TEXTO DE LEITURA:

====================

Ser ou não ser, eis a questão! Ex-presidente da República de um único e interminável mandato, Jair Bolsonaro começa a ser julgado nesta terça por uma série de crimes, entre eles o de tentativa da abolição violenta do Estado Democrático de Direito. Certo? Certíssimo para a maioria dos ministros do Supremo Tribunal Federal, para os defensores da Constituição e para uma expressiva parcela da população brasileira. Errado somente para aqueles que avaliam tramas golpistas como crime perfeito. Na prática, como o levante estimulado e financiado pelos bolsonaristas não deu em nada, não foi nada. Se desse certo, também não seria nada.

Conforme o disse onário, crime perfeito é cometido com tal planejamento e habilidade que nenhuma evidência é deixada e o culpado não pode ser encontrado. O termo também pode se referir ao crime não detectado depois de cometido ou, ainda, quando não deixa suspeitas que justifiquem uma investigação. Obviamente que não é o caso envolvendo Jair Bolsonaro e seu entorno. O batom está dentro, fora e no meio da cueca. É verdade que não houve armas, tanques, fuzis, tampouco tropas. Entretanto, mais do que evidentes, as intenções eram claras, fartamente documentadas e todas na boca do povo da desordem.

Além de recados externos, entre eles dois ou três do ex-presidente dos EUA, Joe Biden, o golpe só não se configurou por dois motivos incontestáveis: a incompetência generalizada dos articuladores e executores e a suposta não adesão ao plano golpista dos ex-comandantes do Exército, general Marco Antônio Freire Gomes, e da Aeronáutica, tenente-brigadeiro Carlos Almeida Baptista Júnior. Acho que devo retirar o termo suposta, pois, de acordo com relatórios da Polícia Federal, ficou comprovado que os dois oficiais de fato não aceitaram a pressão dos militares simpáticos à insurreição.

====================

(Perguntas espaciais baseadas em imagens)
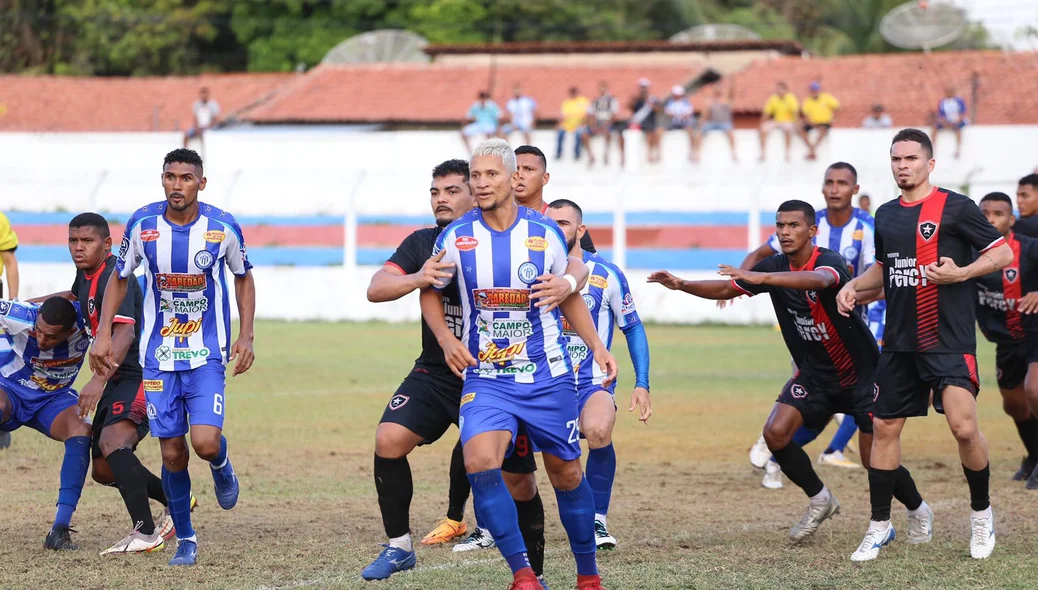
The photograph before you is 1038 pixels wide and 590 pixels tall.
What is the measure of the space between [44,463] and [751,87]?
32.1m

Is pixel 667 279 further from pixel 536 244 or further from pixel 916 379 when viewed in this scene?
pixel 536 244

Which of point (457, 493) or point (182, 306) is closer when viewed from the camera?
point (182, 306)

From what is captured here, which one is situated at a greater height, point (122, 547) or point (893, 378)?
point (893, 378)

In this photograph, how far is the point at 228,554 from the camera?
7.55m

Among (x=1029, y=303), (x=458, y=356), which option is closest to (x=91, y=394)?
(x=458, y=356)

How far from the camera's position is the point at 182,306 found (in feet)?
24.8

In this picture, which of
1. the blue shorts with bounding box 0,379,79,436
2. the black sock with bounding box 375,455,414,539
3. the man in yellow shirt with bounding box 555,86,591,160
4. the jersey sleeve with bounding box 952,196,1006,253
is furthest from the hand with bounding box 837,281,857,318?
the man in yellow shirt with bounding box 555,86,591,160

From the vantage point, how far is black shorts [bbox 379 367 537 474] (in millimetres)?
6973

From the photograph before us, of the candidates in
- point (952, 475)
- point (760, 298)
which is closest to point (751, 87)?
point (760, 298)

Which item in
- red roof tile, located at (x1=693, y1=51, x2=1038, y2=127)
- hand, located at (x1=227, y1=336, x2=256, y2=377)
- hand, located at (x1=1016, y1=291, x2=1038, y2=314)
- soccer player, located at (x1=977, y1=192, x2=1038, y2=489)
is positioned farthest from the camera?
red roof tile, located at (x1=693, y1=51, x2=1038, y2=127)

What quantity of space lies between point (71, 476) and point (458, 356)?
3021mm

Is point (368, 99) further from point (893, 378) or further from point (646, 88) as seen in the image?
point (893, 378)

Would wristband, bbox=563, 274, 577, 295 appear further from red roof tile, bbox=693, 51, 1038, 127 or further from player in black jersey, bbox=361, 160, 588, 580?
red roof tile, bbox=693, 51, 1038, 127

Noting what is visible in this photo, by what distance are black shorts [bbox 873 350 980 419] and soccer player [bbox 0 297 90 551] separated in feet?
15.7
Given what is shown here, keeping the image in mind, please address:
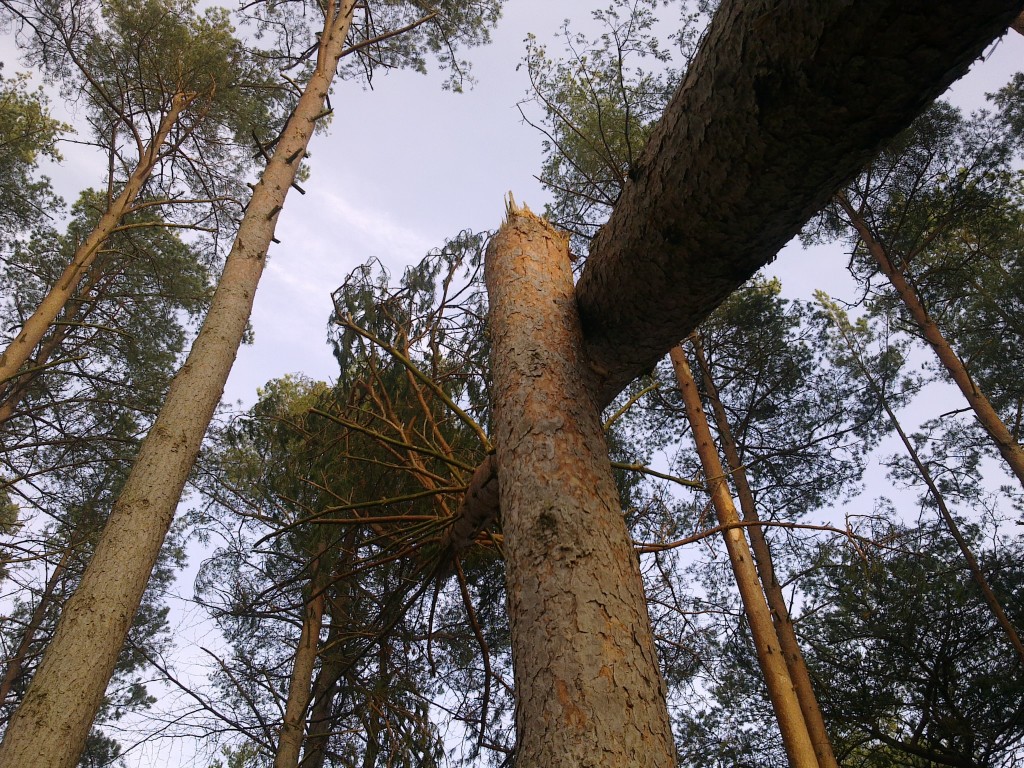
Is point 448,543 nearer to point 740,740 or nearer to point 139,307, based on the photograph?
point 740,740

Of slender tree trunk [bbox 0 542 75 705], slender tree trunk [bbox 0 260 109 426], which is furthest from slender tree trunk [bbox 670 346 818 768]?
slender tree trunk [bbox 0 542 75 705]

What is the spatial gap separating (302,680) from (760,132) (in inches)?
220

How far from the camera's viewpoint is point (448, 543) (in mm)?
2832

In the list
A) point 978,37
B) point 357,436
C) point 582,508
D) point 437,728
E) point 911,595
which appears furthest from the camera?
point 911,595

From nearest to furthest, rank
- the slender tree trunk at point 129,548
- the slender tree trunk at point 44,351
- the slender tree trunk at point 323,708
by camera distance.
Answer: the slender tree trunk at point 129,548, the slender tree trunk at point 323,708, the slender tree trunk at point 44,351

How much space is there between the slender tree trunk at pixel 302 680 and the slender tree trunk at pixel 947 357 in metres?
7.38

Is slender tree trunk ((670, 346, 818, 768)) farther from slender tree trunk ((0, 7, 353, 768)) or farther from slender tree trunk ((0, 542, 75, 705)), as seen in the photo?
slender tree trunk ((0, 542, 75, 705))

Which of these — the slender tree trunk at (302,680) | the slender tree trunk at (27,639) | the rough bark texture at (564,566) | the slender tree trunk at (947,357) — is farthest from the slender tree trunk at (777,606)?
the slender tree trunk at (27,639)

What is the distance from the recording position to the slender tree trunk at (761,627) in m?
5.00

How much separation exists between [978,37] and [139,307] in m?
10.4

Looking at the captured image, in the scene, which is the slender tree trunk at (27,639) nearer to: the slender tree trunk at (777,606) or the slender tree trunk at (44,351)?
the slender tree trunk at (44,351)

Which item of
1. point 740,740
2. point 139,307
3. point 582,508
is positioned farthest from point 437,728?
point 139,307

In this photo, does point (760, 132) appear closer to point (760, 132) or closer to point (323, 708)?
point (760, 132)

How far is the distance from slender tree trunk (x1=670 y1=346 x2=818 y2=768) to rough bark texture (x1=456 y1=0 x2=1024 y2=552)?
9.31 ft
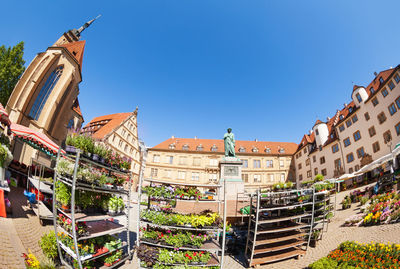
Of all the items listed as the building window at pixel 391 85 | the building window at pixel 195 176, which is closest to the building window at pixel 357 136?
the building window at pixel 391 85

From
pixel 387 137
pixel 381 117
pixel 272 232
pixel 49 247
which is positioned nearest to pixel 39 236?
pixel 49 247

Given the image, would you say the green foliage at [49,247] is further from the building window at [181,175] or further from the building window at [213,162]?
the building window at [213,162]

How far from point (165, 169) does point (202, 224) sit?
1529 inches

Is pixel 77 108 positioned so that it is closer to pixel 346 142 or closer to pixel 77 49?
pixel 77 49

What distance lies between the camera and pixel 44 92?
20844mm

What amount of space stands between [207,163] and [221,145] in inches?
282

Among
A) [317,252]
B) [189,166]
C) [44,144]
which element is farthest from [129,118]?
[317,252]

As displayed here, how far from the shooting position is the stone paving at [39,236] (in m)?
4.85

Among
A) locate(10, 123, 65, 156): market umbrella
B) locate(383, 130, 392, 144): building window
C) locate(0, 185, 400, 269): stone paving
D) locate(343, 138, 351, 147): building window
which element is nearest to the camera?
locate(0, 185, 400, 269): stone paving

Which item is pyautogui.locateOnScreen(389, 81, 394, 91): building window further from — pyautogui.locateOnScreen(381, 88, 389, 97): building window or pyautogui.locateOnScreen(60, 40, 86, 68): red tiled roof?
pyautogui.locateOnScreen(60, 40, 86, 68): red tiled roof

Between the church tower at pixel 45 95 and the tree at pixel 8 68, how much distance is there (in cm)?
347

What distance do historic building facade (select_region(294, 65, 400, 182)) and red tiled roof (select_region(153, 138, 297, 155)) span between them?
975 cm

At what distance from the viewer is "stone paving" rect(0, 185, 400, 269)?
4.85 m

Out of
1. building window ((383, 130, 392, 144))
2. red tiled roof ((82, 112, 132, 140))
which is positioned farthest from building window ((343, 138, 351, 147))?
red tiled roof ((82, 112, 132, 140))
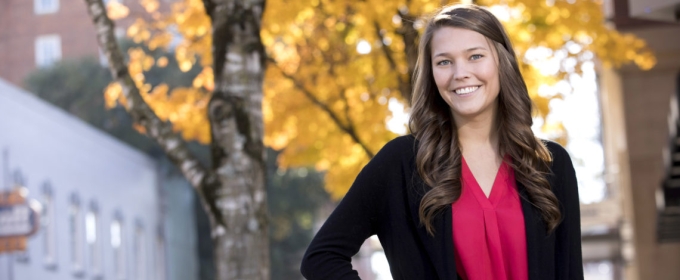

====================

ATIVIDADES PROPOSTAS:
[1] Traduza para o inglês a frase "É verdade que não houve armas, tanques, fuzis, tampouco tropas.", retirada do texto sobre o julgamento de Bolsonaro.
[2] Informe em quantas linhas dos registros aparece a palavra "hand".
O texto e os registros não têm qualquer relação entre si.

GABARITO:
[1] It is true that there were no weapons, tanks, or rifles, nor any troops.

[2] 3